Implement the same solution using a python dictionary.

In [None]:
# python dictionaries - https://docs.python.org/3/tutorial/datastructures.html#dictionaries
f = open("student_records.txt", 'r')

ht = dict()

for i in range(40):
    line = f.readline()
    line = line.split(' ')
    key = line[0] + " " + line[1]
    val = line[2][:-1]
    print(key + " " + val)
    
    ht[key] = val
    
f.close()

839554 M Michael
857000 X Christopher
340118 L Jessica
199760 L Matthew
387025 Y Ashley
719977 H Jennifer
308335 V Joshua
983106 F Amanda
618587 E Daniel
693671 O David
910524 R James
737903 K Robert
146971 Q John
415442 H Joseph
469007 D Andrew
180166 D Ryan
819207 V Brandon
279847 Y Jason
594450 O Justin
747579 X Sarah
576519 H William
244644 Z Jonathan
397033 S Stephanie
374357 G Brian
618581 R Nicole
728758 K Nicholas
839883 Y Anthony
218661 T Heather
430472 M Eric
777329 K Elizabeth
222913 D Adam
302859 O Megan
191094 F Melissa
972734 O Kevin
593442 Q Steven
621176 W Thomas
900308 H Timothy
491176 I Christina
740845 K Kyle
569451 T Rachel


In [None]:
ht["191094 F"]

'Melissa'

In [None]:
ht["983106 F"]

'Amanda'

In [None]:
ht["308335 V"]

'Joshua'

In [None]:
ht["308335 A"]

KeyError: ignored

### Problem 2: Sets

Let us explore sets while solving a programming question. We will be using sets from python standard library.

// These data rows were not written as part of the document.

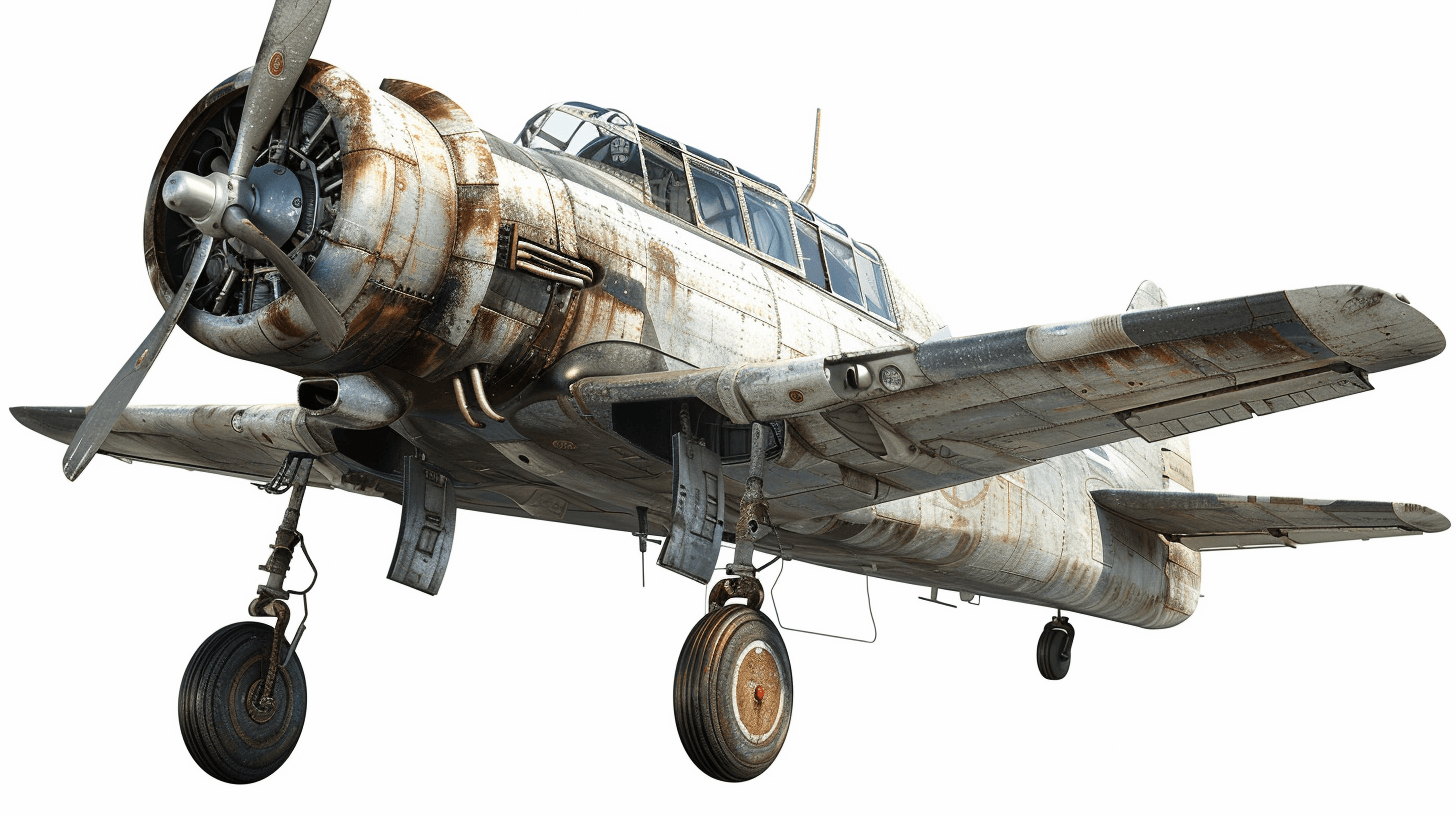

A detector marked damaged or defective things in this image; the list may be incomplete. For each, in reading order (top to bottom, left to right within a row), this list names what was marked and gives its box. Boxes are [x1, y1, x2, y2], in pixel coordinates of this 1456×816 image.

rusty aluminum fuselage [145, 68, 1192, 632]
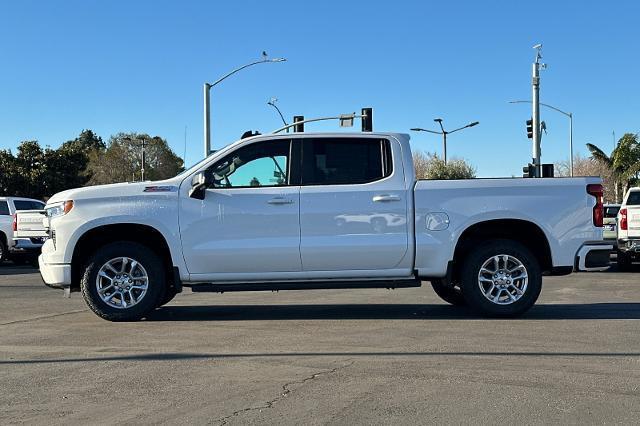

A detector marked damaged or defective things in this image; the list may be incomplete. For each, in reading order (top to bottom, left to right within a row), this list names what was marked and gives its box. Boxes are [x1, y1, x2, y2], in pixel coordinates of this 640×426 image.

asphalt crack [215, 360, 356, 426]
cracked pavement [1, 262, 640, 422]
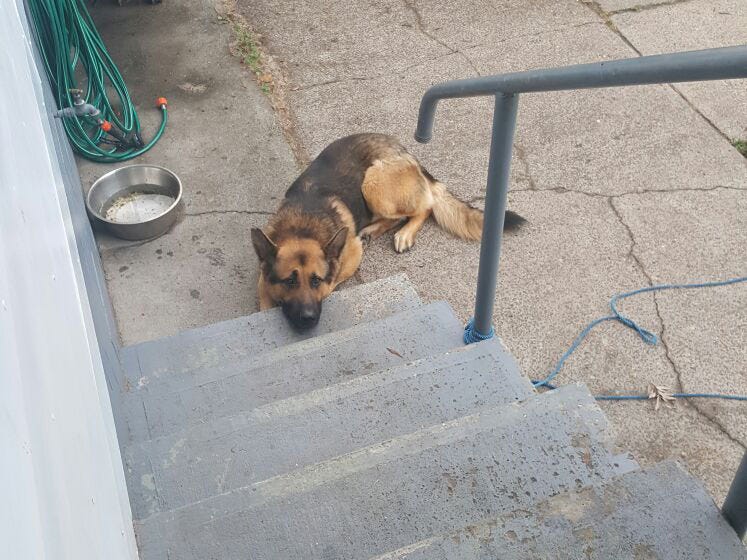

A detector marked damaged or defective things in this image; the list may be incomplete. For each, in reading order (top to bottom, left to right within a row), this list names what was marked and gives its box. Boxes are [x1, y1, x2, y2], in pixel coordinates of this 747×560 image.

crack in concrete [612, 199, 744, 448]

https://docs.python.org/3/tutorial/datastructures.html#sets

The following data are the winning Powerball numbers for some draws. (Don't gamble, btw!)

**August**

**Draw 1:**
28
25
10
27
14
11
32
6

**Draw 2:**
26
7
9
10
2
30
8
3

**Draw 3:**
17
10
4
26
19
23
21
7

**Draw 4:**
16
25
12
7
11
10
21
18



**July**

**Draw 1:**
23
26
7
4
33
35
22
17

**Draw 2:**
28
25
15
13
20
29
16
11

**Draw 3:**
25
32
17
16
3
11
26
2

**Draw 4:**
7
8
17
9
19
32
15
6

**Draw 5:**
13
19
18
17
11
16
20
15




Answer the following questions, with the use of Sets

1. Which balls were drawn in August?

In [None]:
August_1 = set([28, 25, 10, 27, 14, 11, 32, 6])
August_2 = {26, 7, 9, 10, 2, 30, 8, 3}
August_3 = {17, 10, 4, 26, 19, 23, 21, 7}
August_4 = {16, 25, 12, 7, 11, 10, 21, 18}

August = August_1 | August_2 | August_3 | August_4
August

{2,
 3,
 4,
 6,
 7,
 8,
 9,
 10,
 11,
 12,
 14,
 16,
 17,
 18,
 19,
 21,
 23,
 25,
 26,
 27,
 28,
 30,
 32}

2. Which balls were drawn in July?

In [None]:
july1 = {23, 26, 7, 4, 33, 35, 22, 17}
july2 = {28, 25, 15, 13, 20, 29, 16, 11}
july3 = {25, 32, 17, 16, 3, 11, 26, 2}
july4 = {7, 8, 17, 9, 19, 32, 15, 6}
july5 = {13, 19, 18, 17, 11, 16, 20, 15}

july = july1 | july2 | july3 | july4 | july5
july

{2,
 3,
 4,
 6,
 7,
 8,
 9,
 11,
 13,
 15,
 16,
 17,
 18,
 19,
 20,
 22,
 23,
 25,
 26,
 28,
 29,
 32,
 33,
 35}

3. How many unique balls were drawn in each month?

In [None]:
len(August), len(july)

(23, 24)

4. Which balls were drawn in both August and July?

In [None]:
August & july

{2, 3, 4, 6, 7, 8, 9, 11, 16, 17, 18, 19, 23, 25, 26, 28, 32}

5. Which balls were drawn in August, but not in July? and which balls were drawn in July, but not in August?

In [None]:
August - july

{10, 12, 14, 21, 27, 30}

In [None]:
july - August

{13, 15, 20, 22, 29, 33, 35}

If you have completed the exercies, go back and implement a different hashfunction or a collission handling mechanism.